**EXERCISE DATA**
------------------------------------------------

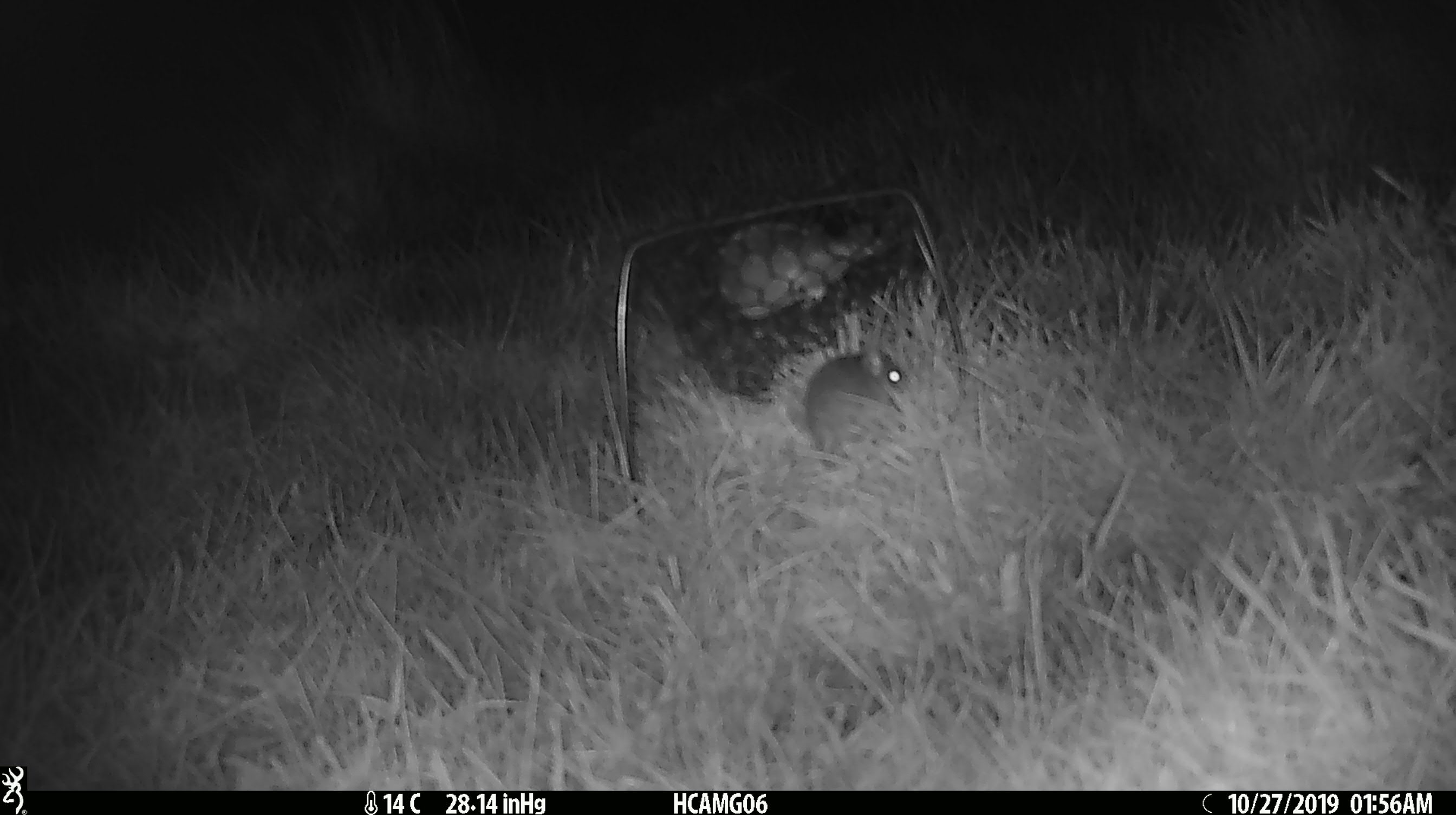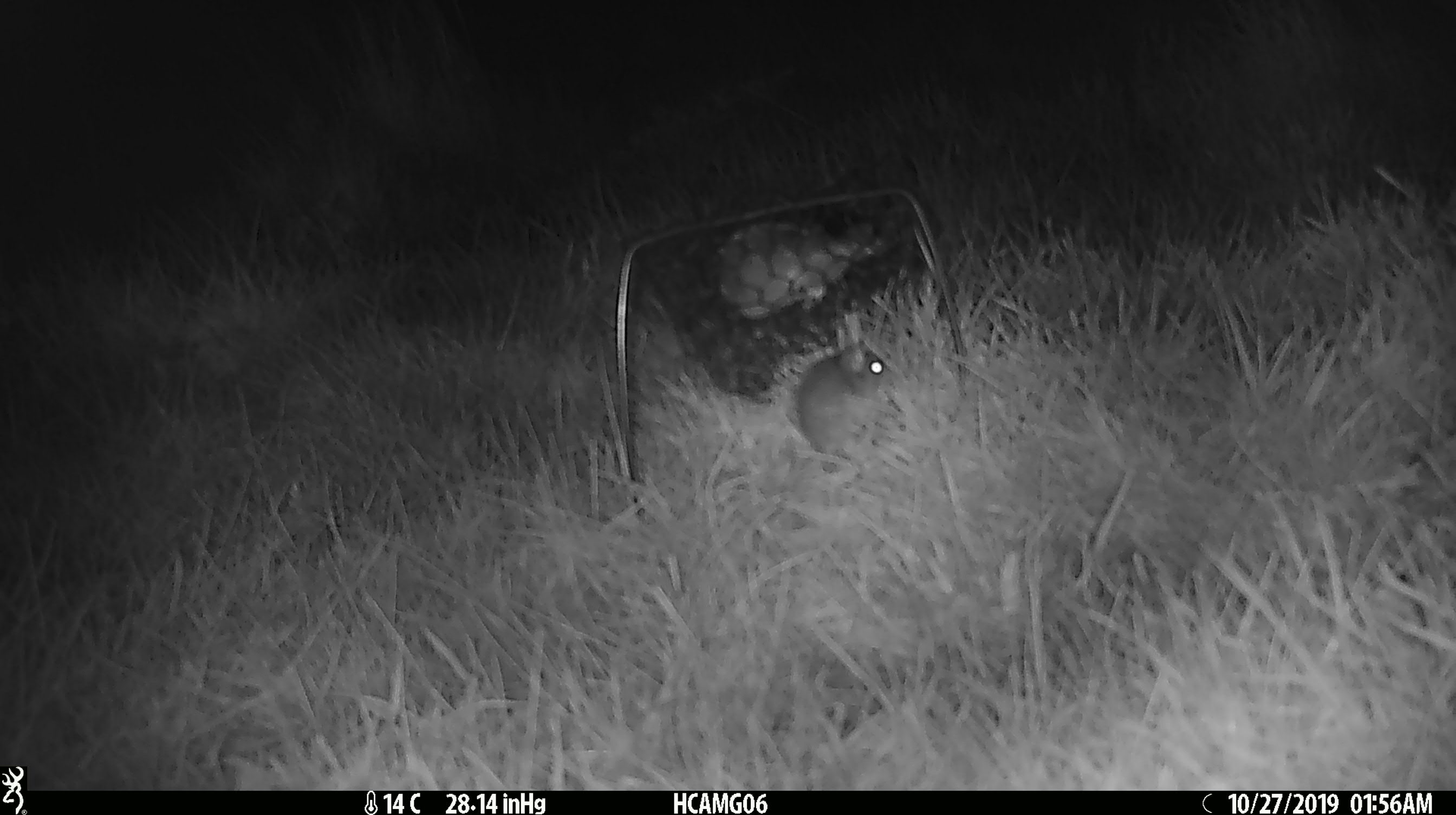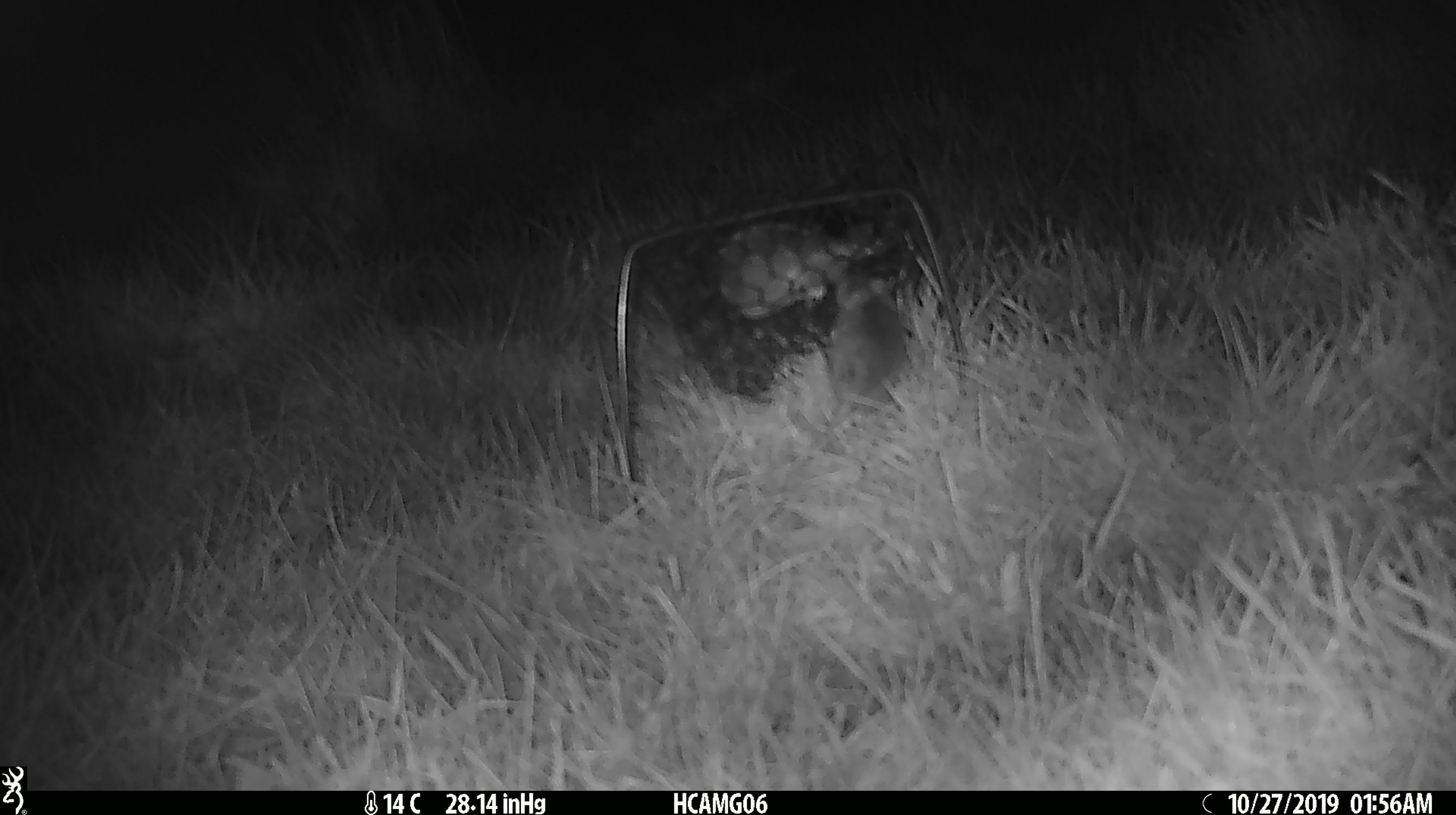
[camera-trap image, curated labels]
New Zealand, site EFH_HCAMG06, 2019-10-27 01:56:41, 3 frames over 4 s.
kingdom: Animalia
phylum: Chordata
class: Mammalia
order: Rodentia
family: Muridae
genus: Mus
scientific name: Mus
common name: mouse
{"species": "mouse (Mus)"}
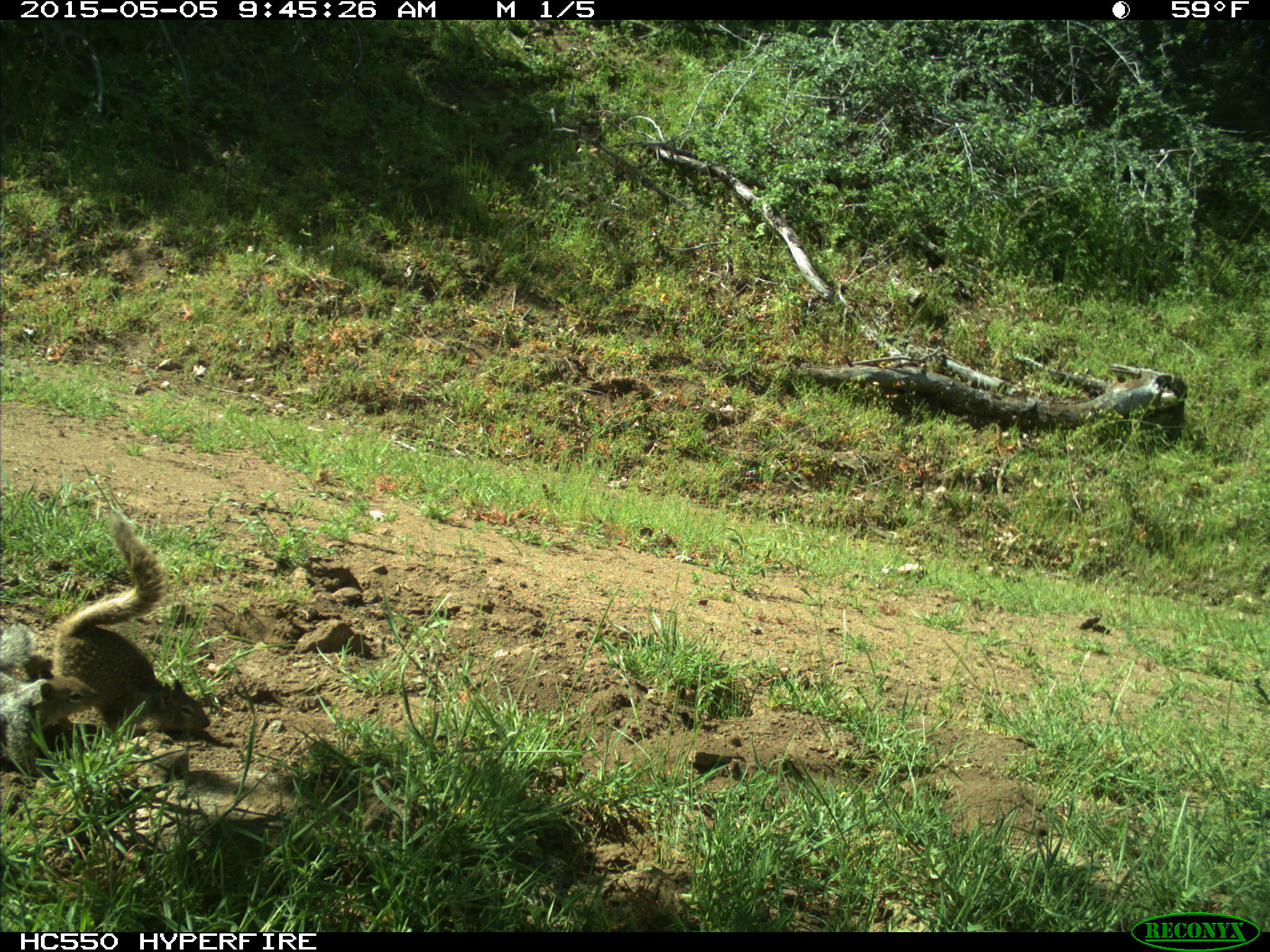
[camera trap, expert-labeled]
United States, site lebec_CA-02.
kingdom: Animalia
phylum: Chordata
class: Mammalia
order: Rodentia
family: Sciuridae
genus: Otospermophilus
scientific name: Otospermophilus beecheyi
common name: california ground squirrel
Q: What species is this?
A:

------------------------------------------------

**WORK TO BE COMPLETED**
Where the material above includes pictures, omit them and retype everything else exactly.

**TASK ANSWER**
[camera-trap image, curated labels]
New Zealand, site EFH_HCAMG06, 2019-10-27 01:56:41, 3 frames over 4 s.
kingdom: Animalia
phylum: Chordata
class: Mammalia
order: Rodentia
family: Muridae
genus: Mus
scientific name: Mus
common name: mouse
{"species": "mouse (Mus)"}
[camera trap, expert-labeled]
United States, site lebec_CA-02.
kingdom: Animalia
phylum: Chordata
class: Mammalia
order: Rodentia
family: Sciuridae
genus: Otospermophilus
scientific name: Otospermophilus beecheyi
common name: california ground squirrel
Q: What species is this?
A:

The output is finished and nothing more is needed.